The Phys.org piece explains how it’s meant to work:
- Prior research has shown, the researchers note, that humans are only capable of maintaining a certain number of people in their social world, currently, the upper limit appears to be 132 people. But, not all of those people are directly connected to any one individual, it all happens through links. Harré and Prokopenko suggest the upper limit on the number of direct friends for most people is about five. The upper limits appear to be based on biology, they note—as the human brain developed, people were living together in small groups that lived as hunter-gatherers. That led to the development of links, which are direct connections between two people, generally two people that have some type of emotional attachment. To form a larger group, it isn’t necessary for every person in that group to form a connection with everyone else, all it takes is for a network of connections to exist.

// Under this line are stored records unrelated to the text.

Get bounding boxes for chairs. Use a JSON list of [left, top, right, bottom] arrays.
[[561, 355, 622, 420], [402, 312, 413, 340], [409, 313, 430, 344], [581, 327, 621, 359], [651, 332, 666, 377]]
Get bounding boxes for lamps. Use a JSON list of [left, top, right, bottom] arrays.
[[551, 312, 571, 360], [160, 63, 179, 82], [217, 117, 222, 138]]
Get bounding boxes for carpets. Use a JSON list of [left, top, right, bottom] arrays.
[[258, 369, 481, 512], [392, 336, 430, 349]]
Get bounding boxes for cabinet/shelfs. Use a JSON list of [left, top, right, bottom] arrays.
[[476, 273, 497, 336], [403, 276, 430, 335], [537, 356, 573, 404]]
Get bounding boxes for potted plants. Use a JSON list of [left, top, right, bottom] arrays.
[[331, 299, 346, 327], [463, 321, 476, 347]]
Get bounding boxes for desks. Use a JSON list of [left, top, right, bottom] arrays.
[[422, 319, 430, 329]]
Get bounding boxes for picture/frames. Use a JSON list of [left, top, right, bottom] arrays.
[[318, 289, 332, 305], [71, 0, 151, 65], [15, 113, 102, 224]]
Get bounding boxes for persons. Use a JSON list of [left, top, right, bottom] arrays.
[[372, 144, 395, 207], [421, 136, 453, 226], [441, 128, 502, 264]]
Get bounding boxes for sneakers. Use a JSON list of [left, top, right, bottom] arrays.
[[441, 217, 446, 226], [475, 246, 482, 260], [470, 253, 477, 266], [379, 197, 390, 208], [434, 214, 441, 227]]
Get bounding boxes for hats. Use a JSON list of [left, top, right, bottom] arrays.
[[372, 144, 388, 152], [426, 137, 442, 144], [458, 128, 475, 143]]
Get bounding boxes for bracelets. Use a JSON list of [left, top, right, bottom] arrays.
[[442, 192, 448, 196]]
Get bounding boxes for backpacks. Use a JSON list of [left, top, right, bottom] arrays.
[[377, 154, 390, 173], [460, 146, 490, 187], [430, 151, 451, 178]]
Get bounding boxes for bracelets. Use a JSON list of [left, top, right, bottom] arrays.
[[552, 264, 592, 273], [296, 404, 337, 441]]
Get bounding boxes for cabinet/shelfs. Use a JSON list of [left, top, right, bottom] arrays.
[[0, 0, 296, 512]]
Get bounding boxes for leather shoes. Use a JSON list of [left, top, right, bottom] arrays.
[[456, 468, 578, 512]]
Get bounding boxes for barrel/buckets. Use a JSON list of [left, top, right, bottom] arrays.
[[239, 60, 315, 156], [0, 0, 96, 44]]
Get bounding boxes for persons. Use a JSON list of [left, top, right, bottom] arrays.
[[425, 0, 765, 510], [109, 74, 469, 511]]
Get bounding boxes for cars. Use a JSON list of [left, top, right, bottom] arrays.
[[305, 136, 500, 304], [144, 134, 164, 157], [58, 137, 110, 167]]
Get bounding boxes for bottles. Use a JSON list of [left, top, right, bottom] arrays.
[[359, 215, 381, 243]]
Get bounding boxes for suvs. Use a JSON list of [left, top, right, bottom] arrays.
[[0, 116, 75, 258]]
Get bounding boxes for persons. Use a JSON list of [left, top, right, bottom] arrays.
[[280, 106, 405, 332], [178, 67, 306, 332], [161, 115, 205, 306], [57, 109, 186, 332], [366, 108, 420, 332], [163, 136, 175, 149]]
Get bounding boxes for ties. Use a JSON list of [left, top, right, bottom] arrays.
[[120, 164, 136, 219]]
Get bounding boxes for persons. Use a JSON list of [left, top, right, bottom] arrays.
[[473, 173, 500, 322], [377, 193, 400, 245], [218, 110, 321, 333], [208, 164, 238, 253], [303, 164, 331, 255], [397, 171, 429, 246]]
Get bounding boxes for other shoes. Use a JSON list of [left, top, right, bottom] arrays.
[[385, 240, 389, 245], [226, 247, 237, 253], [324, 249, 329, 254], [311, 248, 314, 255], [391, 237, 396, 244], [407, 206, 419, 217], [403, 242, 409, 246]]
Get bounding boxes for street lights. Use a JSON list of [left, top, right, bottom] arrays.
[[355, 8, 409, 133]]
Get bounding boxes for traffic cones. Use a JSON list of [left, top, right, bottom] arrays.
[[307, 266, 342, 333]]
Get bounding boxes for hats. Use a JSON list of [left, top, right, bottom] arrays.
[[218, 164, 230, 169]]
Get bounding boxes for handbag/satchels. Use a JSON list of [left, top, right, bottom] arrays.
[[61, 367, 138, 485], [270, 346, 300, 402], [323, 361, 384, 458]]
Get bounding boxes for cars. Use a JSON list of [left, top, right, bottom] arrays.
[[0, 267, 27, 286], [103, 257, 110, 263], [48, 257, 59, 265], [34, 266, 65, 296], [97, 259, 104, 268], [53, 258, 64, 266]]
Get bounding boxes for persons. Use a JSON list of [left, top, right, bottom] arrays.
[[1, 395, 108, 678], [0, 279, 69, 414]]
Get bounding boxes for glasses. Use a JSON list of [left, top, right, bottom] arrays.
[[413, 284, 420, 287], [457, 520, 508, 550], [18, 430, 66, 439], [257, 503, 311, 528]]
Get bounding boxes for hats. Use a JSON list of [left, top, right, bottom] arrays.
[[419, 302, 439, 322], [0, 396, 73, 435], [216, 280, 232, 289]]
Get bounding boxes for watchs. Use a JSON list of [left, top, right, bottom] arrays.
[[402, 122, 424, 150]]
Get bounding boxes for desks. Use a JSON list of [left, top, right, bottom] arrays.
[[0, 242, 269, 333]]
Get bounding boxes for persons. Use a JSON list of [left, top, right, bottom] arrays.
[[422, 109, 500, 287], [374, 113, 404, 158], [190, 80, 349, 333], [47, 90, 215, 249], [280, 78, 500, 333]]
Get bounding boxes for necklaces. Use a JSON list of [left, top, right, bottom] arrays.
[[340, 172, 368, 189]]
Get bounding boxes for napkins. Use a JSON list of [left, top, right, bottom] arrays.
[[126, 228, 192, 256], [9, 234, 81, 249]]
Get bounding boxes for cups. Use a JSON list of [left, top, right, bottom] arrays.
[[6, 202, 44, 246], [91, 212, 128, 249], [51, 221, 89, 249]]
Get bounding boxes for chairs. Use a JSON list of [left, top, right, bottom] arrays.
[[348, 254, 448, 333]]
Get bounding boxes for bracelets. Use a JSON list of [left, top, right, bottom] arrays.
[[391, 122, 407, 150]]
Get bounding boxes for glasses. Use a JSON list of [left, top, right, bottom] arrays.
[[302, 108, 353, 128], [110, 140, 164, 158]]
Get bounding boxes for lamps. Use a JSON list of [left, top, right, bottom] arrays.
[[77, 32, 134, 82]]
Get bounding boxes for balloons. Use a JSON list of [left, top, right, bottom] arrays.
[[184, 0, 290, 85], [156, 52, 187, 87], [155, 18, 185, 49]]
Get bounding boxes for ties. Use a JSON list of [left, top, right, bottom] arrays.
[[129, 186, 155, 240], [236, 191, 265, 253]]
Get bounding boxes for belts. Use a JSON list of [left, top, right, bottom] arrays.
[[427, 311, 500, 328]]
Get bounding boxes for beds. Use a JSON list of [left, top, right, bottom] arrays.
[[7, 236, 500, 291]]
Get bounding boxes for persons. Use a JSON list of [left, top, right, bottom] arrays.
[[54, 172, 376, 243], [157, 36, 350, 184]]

In primitive terms, the researchers explain, that would mean that not all of the people in a small hunting party would necessarily have to be friends, instead, each would have to be friends with just one or two of the people in the group. They have calculated that to have a social circle of 132 people, each person would only have to have a link with just five people. They also have found that the number of links a person has can be related to group size, as the group grows, more links are needed to maintain cohesiveness. As it grows to 15, for example, there will exist on average 3 links per person; in groups of 45, the number of links would grow to 3 or 4.
The ABC summarises the relationship between “links” and group size thus:
How many links do you need to maintain a network?
- Group of five = one to two links
- Group of 15 = two to three links
- Group of 45 = three to four links
- Group of 132 = four to five links
If our capacity for close links is limited to about five, then we could not participate in more than a few cohesive groups. Any way that’s how I understand it.
The authors contrast such social networks with hierarchical networks, which have rules and leaders. Hierarchical networks can be much larger and the need to know anyone within the network is reduced. For example, it would be possible to sing in a choir without knowing anyone else.
Many groups in modern society are to a more or less degree hierarchical, I think.
Nearly two years ago we had a look at Dunbar’s number. The post and comments are worth rereading in the light of the new research.
I would agree with John D’s comment that modern societies are very different from traditional societies. We have more general rules, norms an laws. Individualism is I think a phenomenon that perhaps emerged with the Renaissance.
This comment from John pertains:
It is interesting to compare the Groote Eylandt Aboriginal and European communities. In the case of the Europeans we have general rules for dealing with each other so we don’t really need to know who someone is before we can deal with someone. (Gender, age etc. may count but they are still general rules.)
By contrast many of the Aboriginal rules are relationship driven. (For example, the rules for dealing with my father’s sisters daughter are quite different to dealing with my father’s brother’s daughter.) A Groote Eylandt Aborigine not only needs to know who someone is before knowing how to deal with them they also need to know how the person is related to a number of people.
Recently I heard a linguist say that the Aborigines of Botany Bay used different languages in different social settings.
Army units spoken of by Graham Bell are classified as hierarchical networks. But how much more effective are they if they become also social networks?